**Data for analysis**:
--- START ---

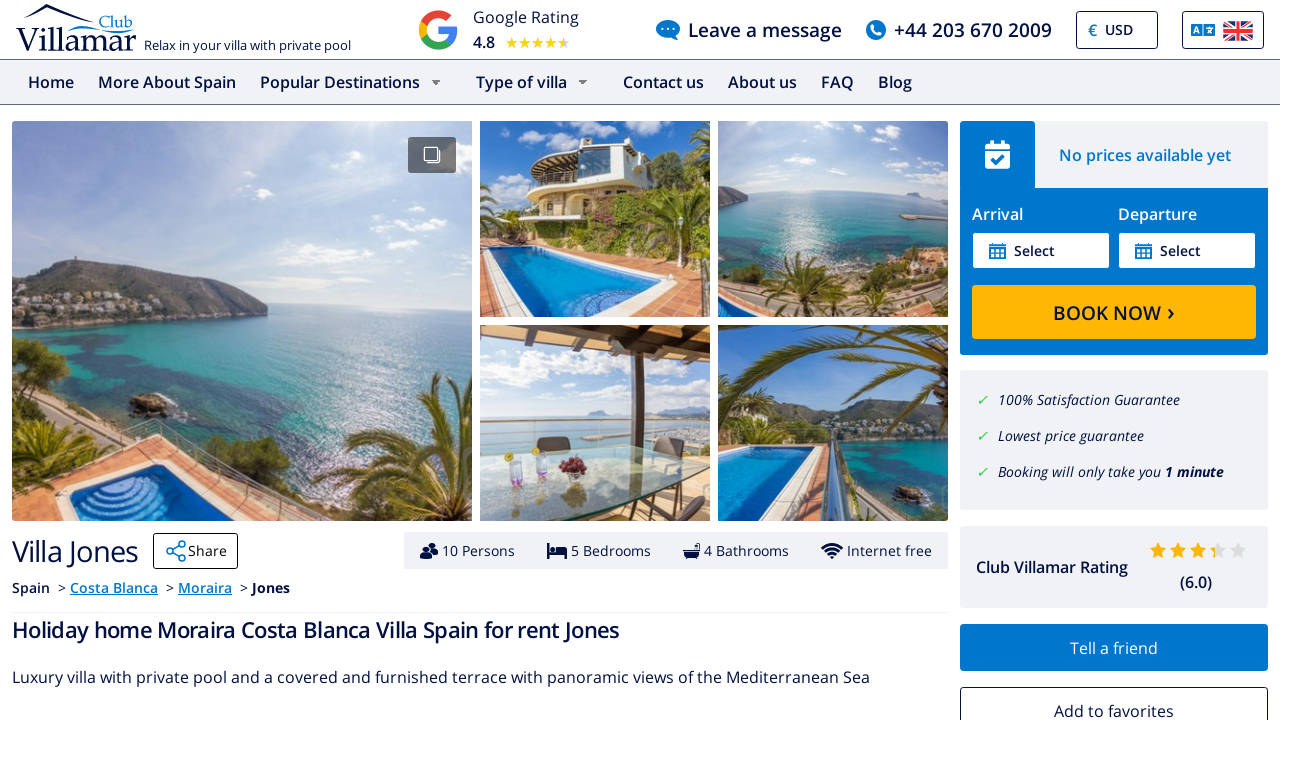

--- FILE ---
content_type: text/html; charset=UTF-8
request_url: https://www.clubvillamar.com/_tc?action=setIfNoExists&name=tcID
body_size: 174
content:
<!DOCTYPE html>
<html>
<body>
<form id="tcCVSync">
    <input type="hidden" name="tcID" id="tcID" value="dc6nddev4tcg8kgwc8c08gwkwsogk8o">
</form>
<script type="text/javascript">
parent.postMessage(document.getElementById('tcCVSync').tcID.value, "*");
</script>
</body>
</html>

--- FILE ---
content_type: application/javascript
request_url: https://prism.app-us1.com/?a=650472455&u=https%3A%2F%2Fwww.clubvillamar.com%2Fvillas%2Fspain%2Fcosta-blanca%2Fmoraira%2Fjones
body_size: 118
content:
window.visitorGlobalObject=window.visitorGlobalObject||window.prismGlobalObject;window.visitorGlobalObject.setVisitorId('c464150e-1981-4e19-b85b-999b6ec76f40', '650472455');window.visitorGlobalObject.setWhitelistedServices('', '650472455');

--- FILE ---
content_type: image/svg+xml
request_url: https://www.clubvillamar.com/assets/img/front/icons/chat-blue3.svg
body_size: 430
content:
<svg xmlns="http://www.w3.org/2000/svg" xmlns:xlink="http://www.w3.org/1999/xlink" width="244.5" height="200"><path fill="#07c" d="M232.1 127.8c8.2-12.2 12.3-25.1 12.3-38.9 0-16.1-5.4-31-16.3-44.6-10.9-13.7-25.7-24.5-44.5-32.4C164.8 4 144.3 0 122.2 0S79.6 4 60.8 11.9C42 19.8 27.2 30.6 16.3 44.3 5.4 57.9 0 72.8 0 88.9s5.4 31 16.3 44.6C27.2 147.2 42 158 60.8 165.9c18.8 7.9 39.3 11.9 61.4 11.9 10 0 20.1-.9 30.6-2.8 14.4 10.2 30.4 17.6 48.3 22.2 4.2 1 9.1 2 14.9 2.8h.5c1.3 0 2.5-.5 3.6-1.4 1.1-.9 1.8-2.1 2-3.6.1-.3.2-.7.2-1.1 0-.4 0-.8-.1-1.1-.1-.3-.2-.7-.3-1l-.4-.9s-.2-.3-.6-1c-.4-.6-.6-.9-.7-.9-.1.1-.3-.2-.8-.9-.5-.6-.7-.9-.7-.8-.6-.7-1.9-2.1-4-4.3-2.1-2.2-3.6-3.9-4.5-5.1-.9-1.2-2.2-2.9-3.9-5-1.7-2.1-3.1-4.4-4.3-6.7-1.2-2.3-2.4-4.9-3.6-7.6 14.2-8.4 25.5-18.7 33.7-30.8zM65.2 99.9c-6.1 0-11.1-5-11.1-11.1s5-11.1 11.1-11.1 11.1 5 11.1 11.1-5 11.1-11.1 11.1zm57 0c-6.1 0-11.1-5-11.1-11.1s5-11.1 11.1-11.1 11.1 5 11.1 11.1-5 11.1-11.1 11.1zm57.1 0c-6.1 0-11.1-5-11.1-11.1s5-11.1 11.1-11.1 11.1 5 11.1 11.1-5 11.1-11.1 11.1z"/></svg>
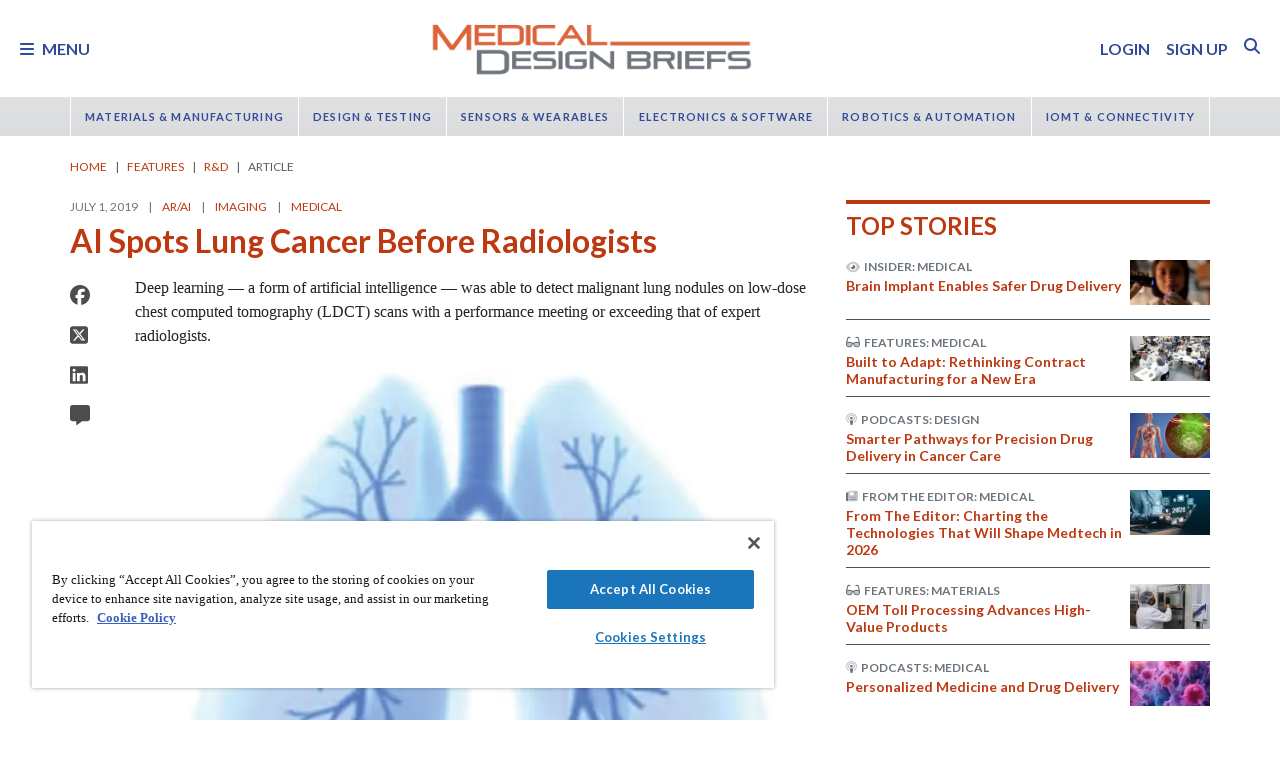

--- FILE ---
content_type: text/html; charset=utf-8
request_url: https://www.google.com/recaptcha/api2/aframe
body_size: 186
content:
<!DOCTYPE HTML><html><head><meta http-equiv="content-type" content="text/html; charset=UTF-8"></head><body><script nonce="zD_lrB5SH-RU8Lx3eGiAsg">/** Anti-fraud and anti-abuse applications only. See google.com/recaptcha */ try{var clients={'sodar':'https://pagead2.googlesyndication.com/pagead/sodar?'};window.addEventListener("message",function(a){try{if(a.source===window.parent){var b=JSON.parse(a.data);var c=clients[b['id']];if(c){var d=document.createElement('img');d.src=c+b['params']+'&rc='+(localStorage.getItem("rc::a")?sessionStorage.getItem("rc::b"):"");window.document.body.appendChild(d);sessionStorage.setItem("rc::e",parseInt(sessionStorage.getItem("rc::e")||0)+1);localStorage.setItem("rc::h",'1769355284569');}}}catch(b){}});window.parent.postMessage("_grecaptcha_ready", "*");}catch(b){}</script></body></html>

--- FILE ---
content_type: text/css
request_url: https://tags.srv.stackadapt.com/sa.css
body_size: -11
content:
:root {
    --sa-uid: '0-b02f6ca6-f795-5ddf-5697-792d52e1c6ed';
}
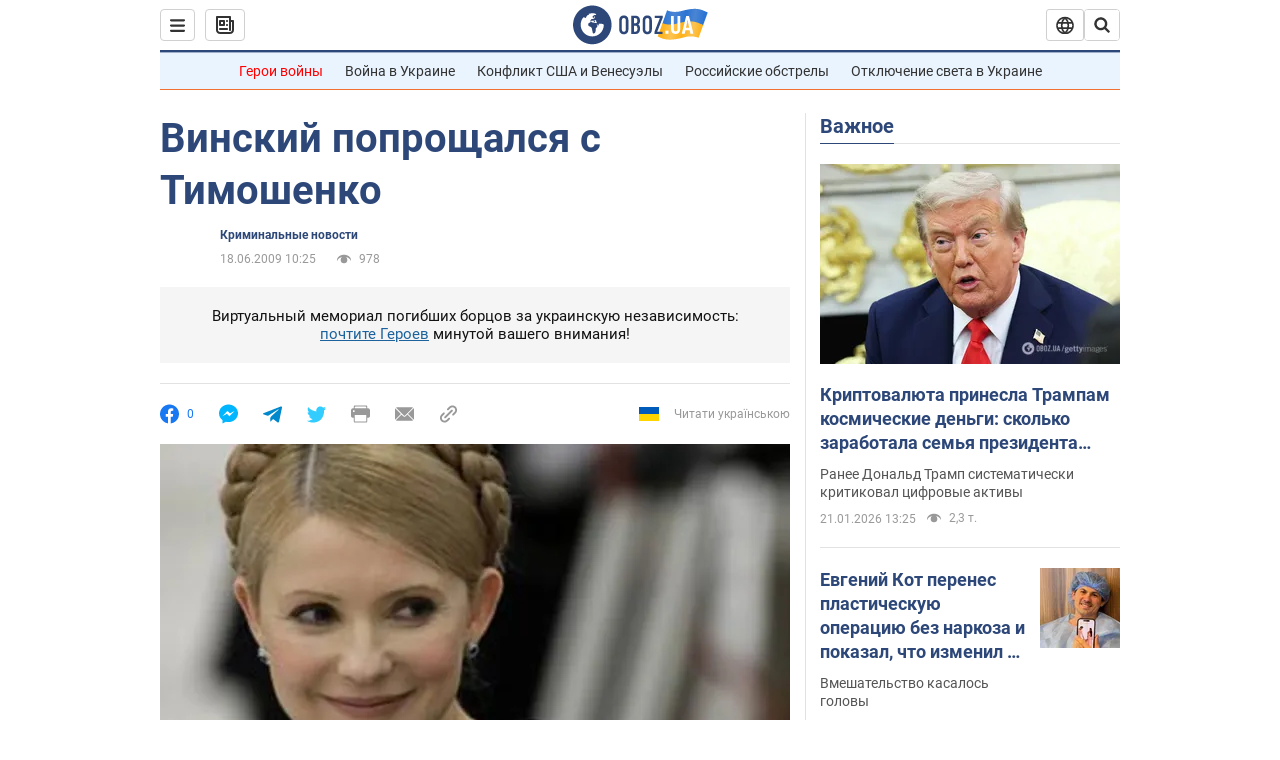

--- FILE ---
content_type: application/x-javascript; charset=utf-8
request_url: https://servicer.idealmedia.io/1418748/1?nocmp=1&sessionId=6970db98-0583f&sessionPage=1&sessionNumberWeek=1&sessionNumber=1&scale_metric_1=64.00&scale_metric_2=256.00&scale_metric_3=100.00&cbuster=1769003928073746140626&pvid=2f83095c-0701-4ef7-abd9-cfacd2709a14&implVersion=11&lct=1763555100&mp4=1&ap=1&consentStrLen=0&wlid=b2cbe7c1-cfaf-4c9a-803c-674ac9f98454&uniqId=1421b&niet=4g&nisd=false&evt=%5B%7B%22event%22%3A1%2C%22methods%22%3A%5B1%2C2%5D%7D%2C%7B%22event%22%3A2%2C%22methods%22%3A%5B1%2C2%5D%7D%5D&pv=5&jsv=es6&dpr=1&hashCommit=cbd500eb&apt=2009-06-18T10%3A25%3A00&tfre=4473&w=0&h=1&tl=150&tlp=1&sz=0x1&szp=1&szl=1&cxurl=https%3A%2F%2Fwww.obozrevatel.com%2Fnews%2F2009%2F6%2F18%2F308276.htm&ref=&lu=https%3A%2F%2Fwww.obozrevatel.com%2Fnews%2F2009%2F6%2F18%2F308276.htm
body_size: 906
content:
var _mgq=_mgq||[];
_mgq.push(["IdealmediaLoadGoods1418748_1421b",[
["champion.com.ua","11963754","1","Сабо назвав майбутню зірку київського Динамо","Екстренер Динамо та збірної України Йожеф Сабо вважає, що нападник \"біло-синіх\" Матвій Пономаренко зможе закріпитися в основному складі команди та має гарне майбутнє","0","","","","3hm0zM7lQFhjvwjIhU4cZx6Aync4DEjdkmyBqPut_2dKLdfngGlto9qxGjRgYmxhJP9NESf5a0MfIieRFDqB_Kldt0JdlZKDYLbkLtP-Q-X2nAZKEk0AcpxMGMphbfj8",{"i":"https://s-img.idealmedia.io/n/11963754/45x45/423x0x1075x1075/aHR0cDovL2ltZ2hvc3RzLmNvbS90LzY4NzA0MS80OGQ1ODNmOWFmY2EyMGFlOThmM2FmYTM1MDA2ODIyYy5qcGVn.webp?v=1769003928-Kofpna13rq_YiM-MvjmFv4yQR4fnxft-5OKuFusZsAc","l":"https://clck.idealmedia.io/pnews/11963754/i/1298901/pp/1/1?h=3hm0zM7lQFhjvwjIhU4cZx6Aync4DEjdkmyBqPut_2dKLdfngGlto9qxGjRgYmxhJP9NESf5a0MfIieRFDqB_Kldt0JdlZKDYLbkLtP-Q-X2nAZKEk0AcpxMGMphbfj8&utm_campaign=obozrevatel.com&utm_source=obozrevatel.com&utm_medium=referral&rid=4eed7e25-f6d1-11f0-b9b9-d404e6f97680&tt=Direct&att=3&afrd=296&iv=11&ct=1&gdprApplies=0&muid=q0lMRkY3rPW5&st=-300&mp4=1&h2=RGCnD2pppFaSHdacZpvmnsy2GX6xlGXVu7txikoXAu9RGCPw-Jj4BtYdULfjGweqWZ1ZO-tw1p4XvU9aUf71HQ**","adc":[],"sdl":0,"dl":"","category":"Спорт","dbbr":0,"bbrt":0,"type":"e","media-type":"static","clicktrackers":[],"cta":"Читати далі","cdt":"","tri":"4eed97ab-f6d1-11f0-b9b9-d404e6f97680","crid":"11963754"}],],
{"awc":{},"dt":"desktop","ts":"","tt":"Direct","isBot":1,"h2":"RGCnD2pppFaSHdacZpvmnsy2GX6xlGXVu7txikoXAu9RGCPw-Jj4BtYdULfjGweqWZ1ZO-tw1p4XvU9aUf71HQ**","ats":0,"rid":"4eed7e25-f6d1-11f0-b9b9-d404e6f97680","pvid":"2f83095c-0701-4ef7-abd9-cfacd2709a14","iv":11,"brid":32,"muidn":"q0lMRkY3rPW5","dnt":2,"cv":2,"afrd":296,"consent":true,"adv_src_id":39175}]);
_mgqp();
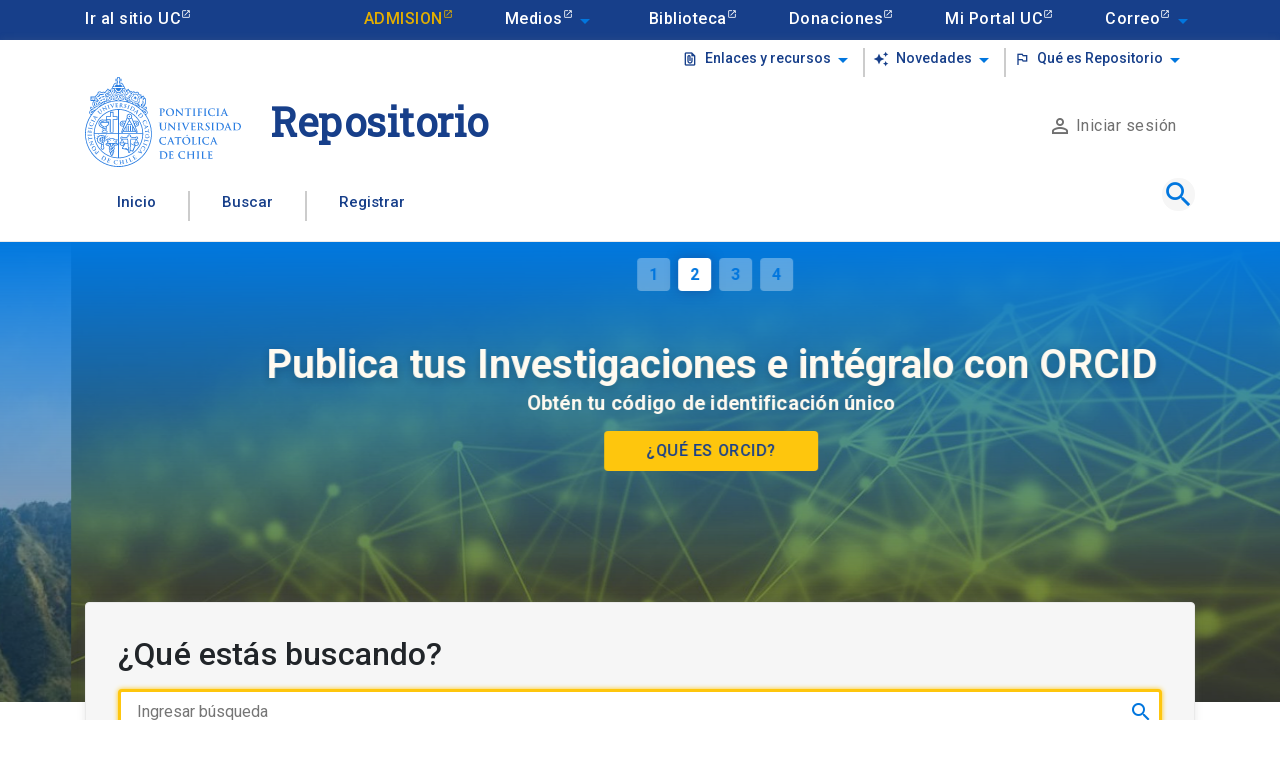

--- FILE ---
content_type: text/html; charset=utf-8
request_url: https://repositorio.uc.cl/assets/php/cantidad-tesis.php
body_size: -103
content:
 {"response":{"numFound":"6.709"}}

--- END ---

**Work order**: Exactly as written, repeat the lines of the material above from the first through the line holding "content_type: image/svg+xml", with both ends in the copy and no pictures.

**Exercise response**:
--- FILE ---
content_type: text/html; charset=UTF-8
request_url: https://www.clubvillamar.com/_tc?action=setIfNoExists&name=tcID
body_size: 174
content:
<!DOCTYPE html>
<html>
<body>
<form id="tcCVSync">
    <input type="hidden" name="tcID" id="tcID" value="dc6nddev4tcg8kgwc8c08gwkwsogk8o">
</form>
<script type="text/javascript">
parent.postMessage(document.getElementById('tcCVSync').tcID.value, "*");
</script>
</body>
</html>

--- FILE ---
content_type: application/javascript
request_url: https://prism.app-us1.com/?a=650472455&u=https%3A%2F%2Fwww.clubvillamar.com%2Fvillas%2Fspain%2Fcosta-blanca%2Fmoraira%2Fjones
body_size: 118
content:
window.visitorGlobalObject=window.visitorGlobalObject||window.prismGlobalObject;window.visitorGlobalObject.setVisitorId('c464150e-1981-4e19-b85b-999b6ec76f40', '650472455');window.visitorGlobalObject.setWhitelistedServices('', '650472455');

--- FILE ---
content_type: image/svg+xml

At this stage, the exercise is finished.